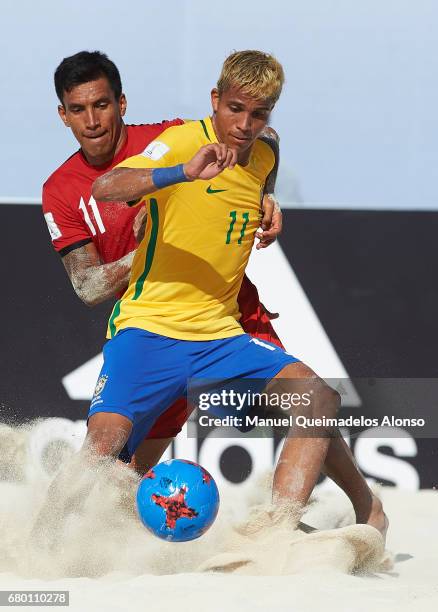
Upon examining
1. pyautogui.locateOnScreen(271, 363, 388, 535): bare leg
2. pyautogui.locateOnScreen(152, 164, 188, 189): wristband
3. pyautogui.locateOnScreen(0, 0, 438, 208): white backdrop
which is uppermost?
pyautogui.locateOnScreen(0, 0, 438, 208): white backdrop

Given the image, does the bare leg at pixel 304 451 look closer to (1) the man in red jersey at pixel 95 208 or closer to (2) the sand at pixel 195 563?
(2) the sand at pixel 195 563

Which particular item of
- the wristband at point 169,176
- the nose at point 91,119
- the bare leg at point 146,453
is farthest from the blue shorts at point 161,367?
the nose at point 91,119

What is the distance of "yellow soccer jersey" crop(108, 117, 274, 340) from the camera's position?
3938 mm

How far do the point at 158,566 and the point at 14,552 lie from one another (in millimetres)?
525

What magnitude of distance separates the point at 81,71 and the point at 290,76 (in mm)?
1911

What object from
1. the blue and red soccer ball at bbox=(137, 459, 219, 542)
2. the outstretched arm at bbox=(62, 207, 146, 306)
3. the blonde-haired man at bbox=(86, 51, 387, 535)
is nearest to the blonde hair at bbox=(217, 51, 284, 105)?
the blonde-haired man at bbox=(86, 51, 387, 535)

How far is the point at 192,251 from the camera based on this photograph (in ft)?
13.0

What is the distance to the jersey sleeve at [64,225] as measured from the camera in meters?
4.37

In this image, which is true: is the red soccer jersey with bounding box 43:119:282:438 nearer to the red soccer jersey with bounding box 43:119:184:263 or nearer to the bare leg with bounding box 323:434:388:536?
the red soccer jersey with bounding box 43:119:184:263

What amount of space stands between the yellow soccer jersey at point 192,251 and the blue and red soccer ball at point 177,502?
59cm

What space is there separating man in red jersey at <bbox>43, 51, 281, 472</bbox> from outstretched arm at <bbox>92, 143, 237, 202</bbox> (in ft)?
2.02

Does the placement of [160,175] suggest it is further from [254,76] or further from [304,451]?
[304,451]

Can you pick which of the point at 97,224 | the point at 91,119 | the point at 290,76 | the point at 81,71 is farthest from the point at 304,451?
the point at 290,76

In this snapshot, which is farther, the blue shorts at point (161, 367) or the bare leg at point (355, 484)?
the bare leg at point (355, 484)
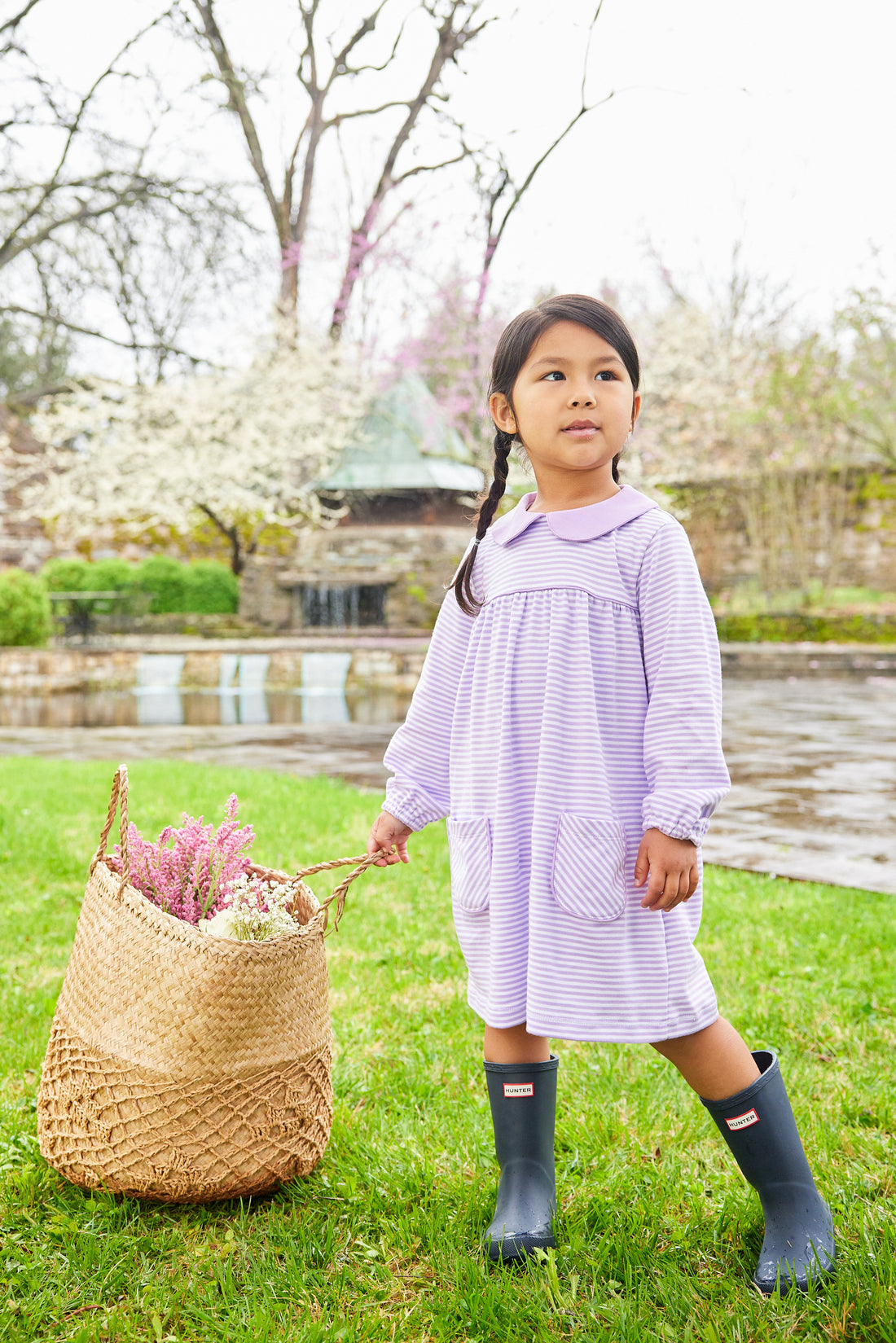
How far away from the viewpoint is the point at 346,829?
────
- _STATED GOAL_: Could you rewrite all of the rows above with "wristband" changed to "wrist strap" and everything else left as it is? Omit the pictures from your answer.

- _COMPLETE OUTPUT_:
Upon examining
1. pyautogui.locateOnScreen(271, 363, 388, 535): bare leg
2. pyautogui.locateOnScreen(152, 164, 188, 189): wrist strap
3. pyautogui.locateOnScreen(0, 0, 438, 208): white backdrop
which is uppermost?
pyautogui.locateOnScreen(0, 0, 438, 208): white backdrop

Given the image, does the bare leg at pixel 304 451 look closer to (1) the man in red jersey at pixel 95 208 or closer to (2) the sand at pixel 195 563?
(2) the sand at pixel 195 563

Which particular item of
- the wrist strap at point 169,176
- the nose at point 91,119
- the bare leg at point 146,453
is farthest from the blue shorts at point 161,367?
the nose at point 91,119

What is the distance of "yellow soccer jersey" crop(108, 117, 274, 340) from the camera's position?
3938 mm

How far do the point at 158,566 and the point at 14,552 lie from one another (in millimetres)?
525

What magnitude of distance separates the point at 81,71 and the point at 290,76 (in mm)?
1911

What object from
1. the blue and red soccer ball at bbox=(137, 459, 219, 542)
2. the outstretched arm at bbox=(62, 207, 146, 306)
3. the blonde-haired man at bbox=(86, 51, 387, 535)
is nearest to the blonde hair at bbox=(217, 51, 284, 105)?
the blonde-haired man at bbox=(86, 51, 387, 535)

How far is the point at 192,251 from the camera based on this photograph (in ft)?
13.0

What is the distance to the jersey sleeve at [64,225] as measured from the camera in meters?
4.37

In this image, which is true: is the red soccer jersey with bounding box 43:119:282:438 nearer to the red soccer jersey with bounding box 43:119:184:263 or nearer to the bare leg with bounding box 323:434:388:536?
the red soccer jersey with bounding box 43:119:184:263

What amount of space stands between the yellow soccer jersey at point 192,251 and the blue and red soccer ball at point 177,502?
59cm

What space is there separating man in red jersey at <bbox>43, 51, 281, 472</bbox> from outstretched arm at <bbox>92, 143, 237, 202</bbox> (in ft)?
2.02

Does the placement of [160,175] suggest it is further from [254,76] or further from [304,451]?
[304,451]

Can you pick which of the point at 97,224 | the point at 91,119 | the point at 290,76 | the point at 81,71 is farthest from the point at 304,451?
the point at 290,76

In this snapshot, which is farther, the blue shorts at point (161, 367) or the bare leg at point (355, 484)?
the bare leg at point (355, 484)
How far away from the viewpoint is the point at 346,829?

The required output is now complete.